As the repression escalated, Syrians posted atrocity images in the hope they would mobilise solidarity abroad. This failed, but artistic responses to the violence helped transform trauma into “a collective, affective memory responsible to the future”.

Explicit representations of “brute physicality and raw emotion”, from mobile phone footage to Samar Yazbek’s literary reportage, soon gave way to formal experimentation. Notable examples include “Death is Hard Work”, Khaled Khalifa’s Faulknerian novel of a deferred burial, the ‘bullet films’ of the Abounaddara Collective, and Azza Hamwi’s ironic short “Art of Surviving”, about a man who turns spent ordinance into heaters, telephones, even a toilet. “We didn’t paint it,” he tells the camera, “so it stays as it arrived from Russia especially for the Syrian people.”

This section also covers full-length films such as “Return to Homs”, which follows the transformation of Abdul-Basit Sarut from star goalkeeper to protest leader to resistance fighter.

Cooke’s consideration of the role of social media is better informed than the somewhat superficial journalistic takes on the cyber aspects of the Arab Spring which filled commentary in 2011. The internet provides activists anonymity and therefore relative safety. It also offers a space in which to display and preserve art, even while Syria’s physical heritage, from Aleppo’s mosques to Palmyra’s temples, is demolished by regime bombs and jihadist vandalism. Online gallery sites archive the uprising’s creative breadth and complexity. One such is the Creative Memory of the Syrian Revolution, whose multimedia approach sometimes “connects specific elements within each genre to produce a film about the process of painting that responds to music.”

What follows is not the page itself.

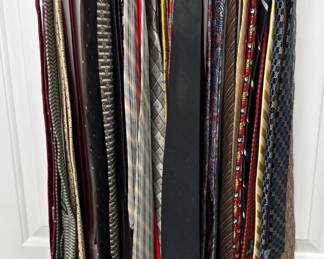 Collection of men’s silk ties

Certain digital images ‘aestheticise’ sites of destruction in order to both lament and humanise the war. The best known are works by Tammam Azzam which superimpose Klimt’s “The Kiss” on a crumbling residential block, Matisse’s circle dancers against a rubble-strewn street, and Gaugin’s Tahitian women on a refugee camp.

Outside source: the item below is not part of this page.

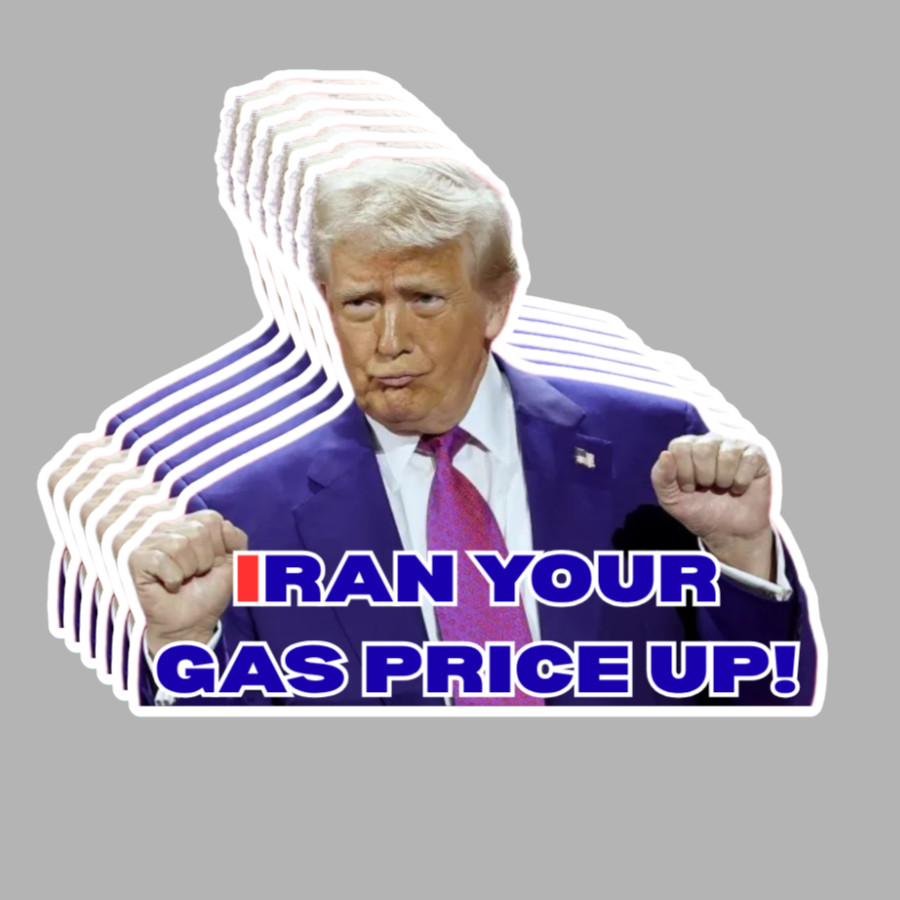 Trump “Iran Your Gas Price Up” Sticker 20 Pack Political Meme Decals Vinyl 2"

A section on arts produced in exile examines refugee theatre created in the youth centres of camps and urban slums. Via Skype, a cross-border Shakespeare production played by Syrian children cast Romeo in Jordan and Juliette in Homs. The performance was completed despite bombs, snipers and frequent communication cuts. The play’s conclusion was optimistically adapted. The doomed lovers threw away their poison and declared, “Enough blood! Why are you killing us? We want to live like the rest of the world!”

Through ‘applied theatre’ techniques women performed Euripides’ “Trojan Women” and so found a way to talk about the regime’s mass rape campaign. Director Yasmin Fedda incorporated the rehearsals into her prize-winning documentary “Queens of Syria”.

Of course, “Dancing in Damascus” doesn’t tell the whole story. There’s nothing on hip hop or several other important genres. The book tends to concentrate on ‘high art’ rather than the arguably more significant bottom-up production. Yet, with admirable concision and fluency, it assists what journalist Ammar al-Mamoun calls “an alternative revolutionary narrative to contest the media stories of Syrian refugees and victims”. It shows how, despite everything thrown at it, the revolution has democratised moral authority, turning artist-activists into the Arab world’s new “organic intellectuals”. As such it is an indispensable corrective to accounts which erase the Syrian people’s agency in favour of grand and often inaccurate geo-political representations. Beyond Syrian specifics, it is a testament to the essential role of culture anywhere in times of crisis.